Segment Start: SOURCE TEXT
@langsor: Thanks, I have glanced your code a little bit, it seems a little complicated. Thus, I want to confirm that I have got it correct, what you've done there is instead of adding onclick and onmouseover eventhandlers in HTML, you specify them in javascript so that they are binded in runtime. And after request is complete, you make the redirection, I suppose. By this way, you'll ensure that redirection happens after request. Correct me if I am wrong ?
You are correct, and this way you don't interfere with the existing code at all. You just need somehook for the javascript to grab onto, like a class-name, id, name or href attribute (almost anything really).
I know this is a bit confusing code, but it is also incredibly flexible for almost any javascript event capturing ... let me break it down a little.
window.onload = register_triggers;
could also be an inline function, or using event handlers (ask if you want to know more about these), here's an inline example
window.onload = function () {
// script that executes after the window loads
};
and it's important to wait until the entire window-document has loaded since we are working with html elements, and if they haven't loaded yet we will get errors.
This make the entire html document a mouseover hotspot
document.getElementsByTagName('html').item(0).onmouseover = function ( event ) {
// onmouesover code for all elements inside tags
};
In mozilla-DOM browsers you receive the event-object passed to the handler function
function ( event )
Segment End: SOURCE TEXT
Segment Start: DATA EXCERPTS
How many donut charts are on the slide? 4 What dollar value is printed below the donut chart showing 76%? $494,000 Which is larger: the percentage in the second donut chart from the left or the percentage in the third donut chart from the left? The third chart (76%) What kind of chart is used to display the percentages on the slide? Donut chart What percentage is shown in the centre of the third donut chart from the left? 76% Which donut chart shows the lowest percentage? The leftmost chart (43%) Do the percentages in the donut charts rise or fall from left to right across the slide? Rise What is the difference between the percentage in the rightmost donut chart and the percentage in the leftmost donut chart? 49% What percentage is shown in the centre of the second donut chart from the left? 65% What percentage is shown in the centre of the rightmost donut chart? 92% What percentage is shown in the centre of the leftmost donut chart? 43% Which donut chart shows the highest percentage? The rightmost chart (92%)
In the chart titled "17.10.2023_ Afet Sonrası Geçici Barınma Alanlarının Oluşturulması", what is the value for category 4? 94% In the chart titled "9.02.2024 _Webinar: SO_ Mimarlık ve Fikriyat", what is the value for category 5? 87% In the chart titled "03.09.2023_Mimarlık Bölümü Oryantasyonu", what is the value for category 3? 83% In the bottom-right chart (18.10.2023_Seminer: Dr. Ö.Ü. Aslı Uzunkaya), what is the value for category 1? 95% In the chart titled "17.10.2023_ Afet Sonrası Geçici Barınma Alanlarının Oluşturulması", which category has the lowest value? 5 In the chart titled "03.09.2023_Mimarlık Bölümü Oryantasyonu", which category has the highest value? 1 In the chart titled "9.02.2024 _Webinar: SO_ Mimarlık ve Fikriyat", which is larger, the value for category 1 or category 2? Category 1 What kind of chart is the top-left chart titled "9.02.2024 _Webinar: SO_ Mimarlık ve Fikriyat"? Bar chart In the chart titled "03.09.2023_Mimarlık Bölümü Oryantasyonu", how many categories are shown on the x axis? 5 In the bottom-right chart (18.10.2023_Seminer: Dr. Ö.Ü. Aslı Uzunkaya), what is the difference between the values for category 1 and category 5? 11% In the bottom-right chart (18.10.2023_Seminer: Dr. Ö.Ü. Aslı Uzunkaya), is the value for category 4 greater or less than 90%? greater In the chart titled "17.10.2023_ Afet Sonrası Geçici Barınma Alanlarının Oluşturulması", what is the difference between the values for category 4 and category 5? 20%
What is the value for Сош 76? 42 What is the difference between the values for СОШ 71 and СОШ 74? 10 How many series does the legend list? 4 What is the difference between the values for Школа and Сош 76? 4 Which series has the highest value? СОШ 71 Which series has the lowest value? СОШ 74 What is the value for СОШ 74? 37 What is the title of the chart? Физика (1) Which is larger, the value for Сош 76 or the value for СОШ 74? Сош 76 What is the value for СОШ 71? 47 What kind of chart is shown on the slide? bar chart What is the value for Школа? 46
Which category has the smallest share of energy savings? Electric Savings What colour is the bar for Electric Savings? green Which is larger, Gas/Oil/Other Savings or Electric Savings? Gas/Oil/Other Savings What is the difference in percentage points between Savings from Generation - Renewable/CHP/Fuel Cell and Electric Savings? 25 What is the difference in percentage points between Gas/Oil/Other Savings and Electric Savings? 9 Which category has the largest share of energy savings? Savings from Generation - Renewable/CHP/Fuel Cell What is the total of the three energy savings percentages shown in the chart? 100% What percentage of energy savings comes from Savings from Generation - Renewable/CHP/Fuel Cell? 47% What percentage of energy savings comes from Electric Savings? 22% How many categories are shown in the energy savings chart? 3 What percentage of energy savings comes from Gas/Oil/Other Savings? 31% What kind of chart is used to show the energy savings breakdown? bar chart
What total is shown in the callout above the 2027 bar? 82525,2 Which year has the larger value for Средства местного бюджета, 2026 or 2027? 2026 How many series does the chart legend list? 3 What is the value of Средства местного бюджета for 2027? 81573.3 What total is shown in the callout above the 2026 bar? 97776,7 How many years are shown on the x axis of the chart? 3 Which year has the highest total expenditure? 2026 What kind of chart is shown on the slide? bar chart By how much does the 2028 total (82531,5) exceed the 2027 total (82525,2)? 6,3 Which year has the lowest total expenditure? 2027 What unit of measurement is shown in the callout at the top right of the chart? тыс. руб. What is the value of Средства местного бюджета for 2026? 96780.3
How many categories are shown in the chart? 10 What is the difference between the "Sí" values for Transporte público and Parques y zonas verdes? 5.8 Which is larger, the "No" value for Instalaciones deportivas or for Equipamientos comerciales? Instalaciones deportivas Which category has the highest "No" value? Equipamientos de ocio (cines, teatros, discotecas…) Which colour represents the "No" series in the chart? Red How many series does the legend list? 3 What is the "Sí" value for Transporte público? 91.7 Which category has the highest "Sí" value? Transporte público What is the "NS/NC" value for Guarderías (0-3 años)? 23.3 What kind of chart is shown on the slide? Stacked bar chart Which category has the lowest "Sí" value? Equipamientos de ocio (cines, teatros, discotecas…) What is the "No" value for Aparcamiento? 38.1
Segment End: DATA EXCERPTS
• [EXERCISE TASKS]:
1 > Retype everything in the forum post about JavaScript event handlers from "You are correct, and" down to "(almost anything really).".
2 > According to the forum post about JavaScript event handlers, why must the code wait until the entire window-document has loaded?
3 > In the forum post about JavaScript event handlers, which browsers pass the event object to the handler function?

• [EXPECTED OUTPUTS]:
1 >
You are correct, and this way you don't interfere with the existing code at all. You just need somehook for the javascript to grab onto, like a class-name, id, name or href attribute (almost anything really).

2 > The code works with HTML elements. If those elements haven't loaded yet, it will produce errors.

3 > Mozilla-DOM browsers.